According to the Kinki criteria, curative treatments are recommended for patients in substage B3a (including transplantation, ablation, and TACE) while palliative treatments are recommended for treatments in substage B3b (including TACE and HAIC). Patients with substage B3 HCC are typically treated with BSC or palliative care: however, patients within the up-to-7 criteria may undergo TACE or ablation to carefully treat individual HCCs to achieve healing and survival benefits. At our institution, we mainly perform TACE for this purpose. For substage B3 patients with HCC exceeding up-to-7 criteria, our treatment strategy includes HAIC and TACE. The OS was not significantly different between patients in the B3a substage and those in the B3b substage. When possible, liver resection can be performed in these patients, and the results are comparable to other treatments. In addition, the Kinki criteria recommend transplantation for patients with HCC within the up-to-7 criteria; however, the transplantation performed at our hospital was substage B3b. After the downstage, the transplantation was performed and the survival period was 4 years. The number of patients in this study in substage B3 is small. A larger patient population is required in further studies.
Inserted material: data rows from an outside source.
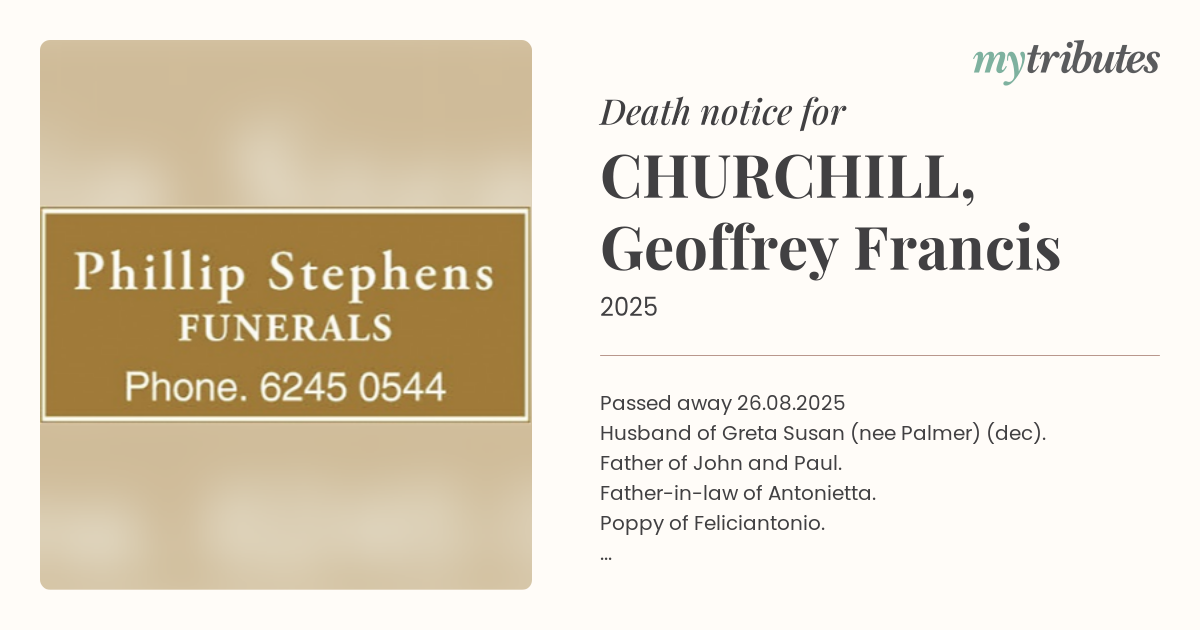 Phillip Stephens
FUNERALS
Phone. 6245 0544

mytributes

Death notice for

CHURCHILL, Geoffrey Francis

2025

Passed away 26.08.2025
Husband of Greta Susan (nee Palmer) (dec).
Father of John and Paul.
Father-in-law of Antonietta.
Poppy of Feliciantonio.
...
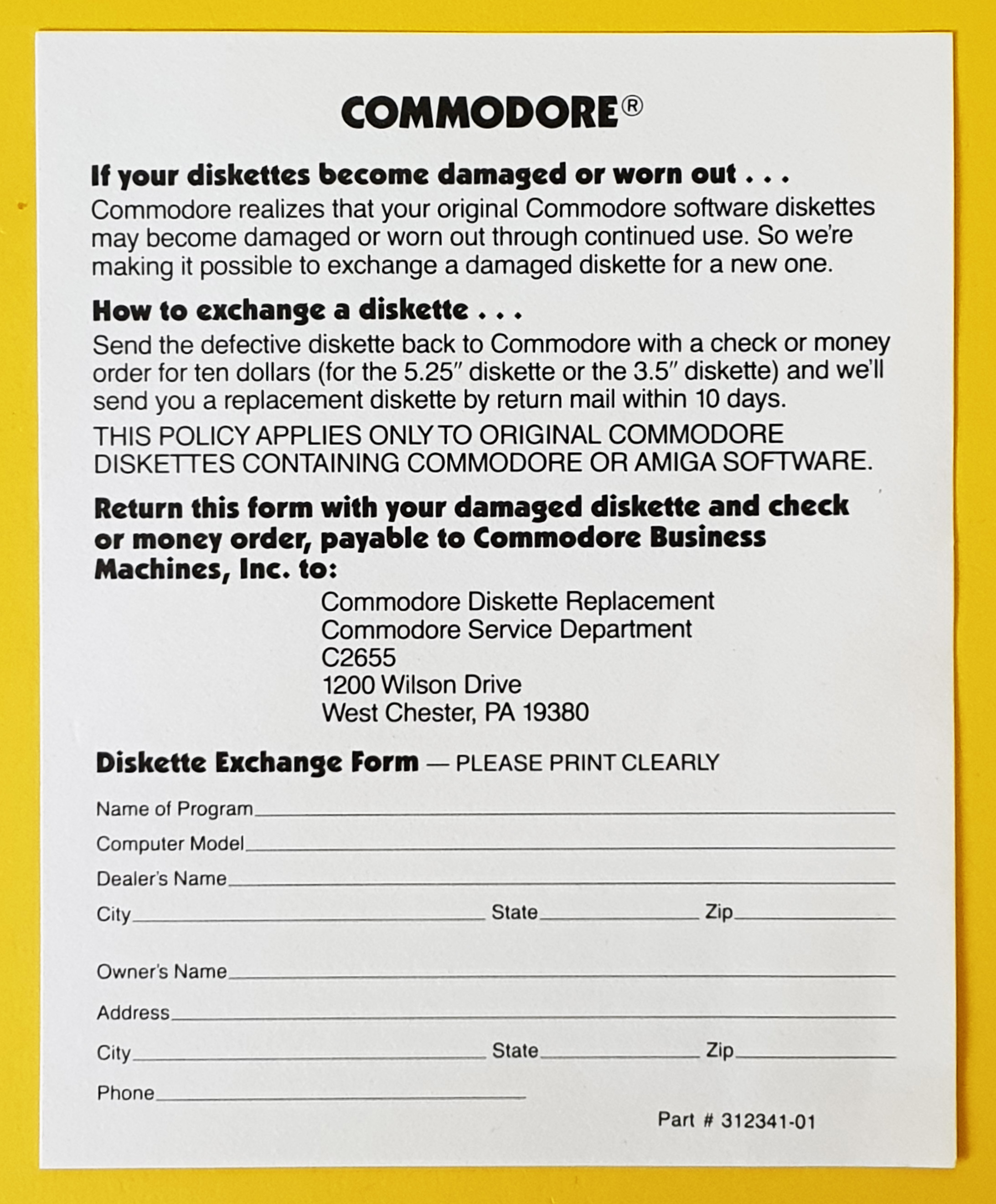 COMMODORE®

If your diskettes become damaged or worn out . . .
Commodore realizes that your original Commodore software diskettes may become damaged or worn out through continued use. So we're making it possible to exchange a damaged diskette for a new one.

How to exchange a diskette . . .
Send the defective diskette back to Commodore with a check or money order for ten dollars (for the 5.25″ diskette or the 3.5″ diskette) and we'll send you a replacement diskette by return mail within 10 days.

THIS POLICY APPLIES ONLY TO ORIGINAL COMMODORE DISKETTES CONTAINING COMMODORE OR AMIGA SOFTWARE.

Return this form with your damaged diskette and check or money order, payable to Commodore Business Machines, Inc. to:

Commodore Diskette Replacement
Commodore Service Department
C2655
1200 Wilson Drive
West Chester, PA 19380

Diskette Exchange Form — PLEASE PRINT CLEARLY

Name of Program
Computer Model
Dealer's Name
City State Zip

Owner's Name
Address
City State Zip
Phone

Part # 312341-01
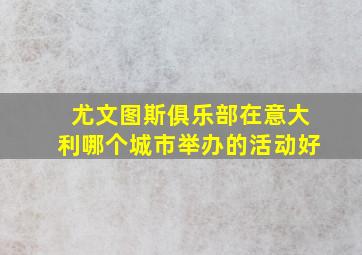 尤文图斯俱乐部在意大利哪个城市举办的活动好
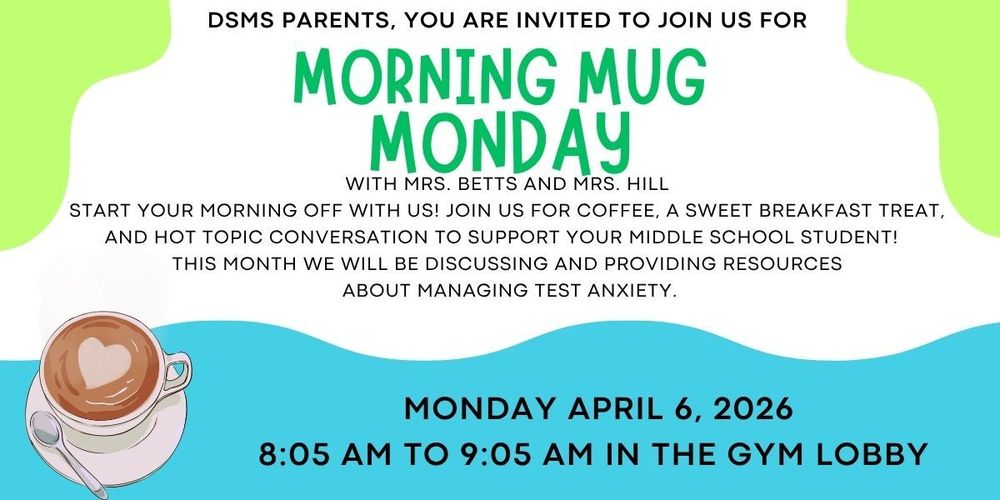 DSMS PARENTS, YOU ARE INVITED TO JOIN US FOR

MORNING MUG MONDAY

WITH MRS. BETTS AND MRS. HILL
START YOUR MORNING OFF WITH US! JOIN US FOR COFFEE, A SWEET BREAKFAST TREAT, AND HOT TOPIC CONVERSATION TO SUPPORT YOUR MIDDLE SCHOOL STUDENT! THIS MONTH WE WILL BE DISCUSSING AND PROVIDING RESOURCES ABOUT MANAGING TEST ANXIETY.

MONDAY APRIL 6, 2026
8:05 AM TO 9:05 AM IN THE GYM LOBBY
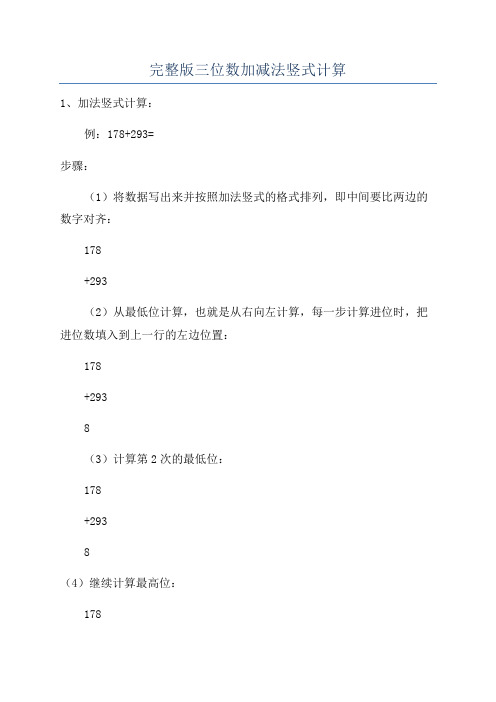 完整版三位数加减法竖式计算

1、加法竖式计算：

例：178+293=

步骤：

（1）将数据写出来并按照加法竖式的格式排列，即中间要比两边的数字对齐：

178

+293

（2）从最低位计算，也就是从右向左计算，每一步计算进位时，把进位数填入到上一行的左边位置：

178

+293

8

（3）计算第 2 次的最低位：

178

+293

8

（4）继续计算最高位：

178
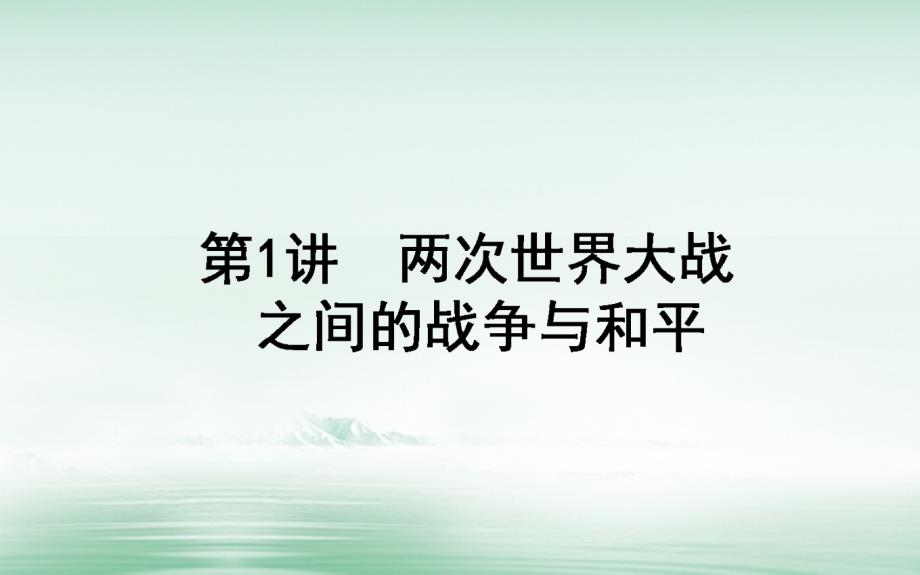 第1讲　两次世界大战之间的战争与和平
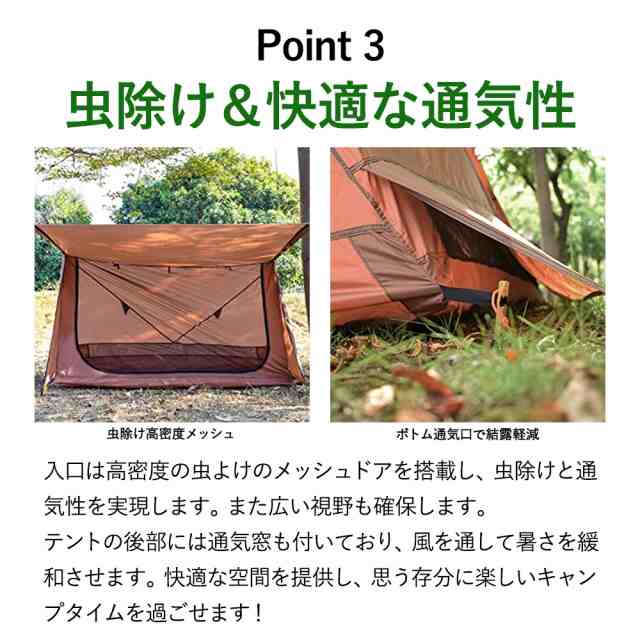 Point 3
虫除け＆快適な通気性

虫除け高密度メッシュ

ボトム通気口で結露軽減

入口は高密度の虫よけのメッシュドアを搭載し、虫除けと通気性を実現します。また広い視野も確保します。
テントの後部には通気窓も付いており、風を通して暑さを緩和させます。快適な空間を提供し、思う存分に楽しいキャンプタイムを過ごせます！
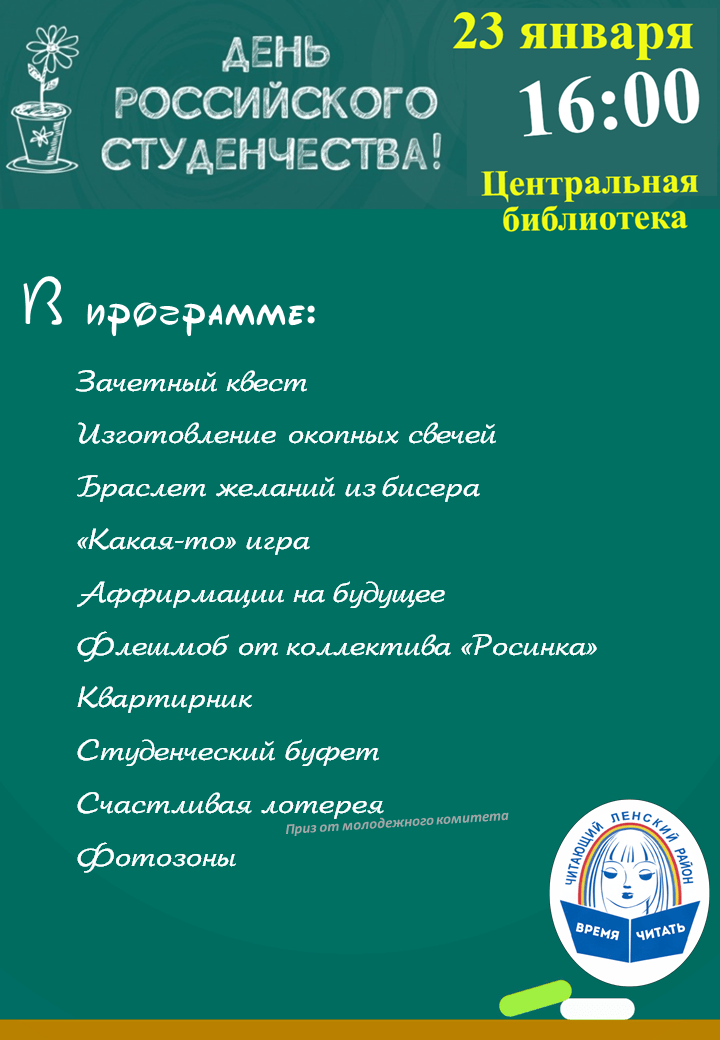 ДЕНЬ РОССИЙСКОГО СТУДЕНЧЕСТВА!

23 января
16:00
Центральная библиотека

В программе:

Зачетный квест
Изготовление окопных свечей
Браслет желаний из бисера
«Какая-то» игра
Аффирмации на будущее
Флешмоб от коллектива «Росинка»
Квартирник
Студенческий буфет
Счастливая лотерея
Приз от молодежного комитета
Фотозоны

ЧИТАЮЩИЙ ЛЕНСКИЙ РАЙОН
ВРЕМЯ ЧИТАТЬ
There were several limitations to this study. Firstly, the retrospective nature of this study allows for selection and recall biases. We aimed to reduce these biases via PSM. Secondly, there were a relatively small number of cases other than liver resection and TACE; HAIC and sorafenib as treatment methods were not sufficiently studied. Performing HAIC or sorafenib in the BCLC intermediate stage is not the standard of care, which is inevitable. Thirdly, this study was performed at a single center. Lastly, details about the location and depth of the tumors were not recorded. Moreover, multiple tumors located either in a single segment or across segments could not be distinguished. Future studies should include a more thorough description of tumor location.

Conclusions

The subclassification of patients with BCLC intermediate stage HCC proposed by the Kinki criteria resulted in significant differences in OS among the substages. Patients in substage B1 who underwent liver resection had a significantly better prognosis compared to other treatments. In substages B2 and B3, alternative treatment was required according to the patient’s condition, liver function, and tumor burden.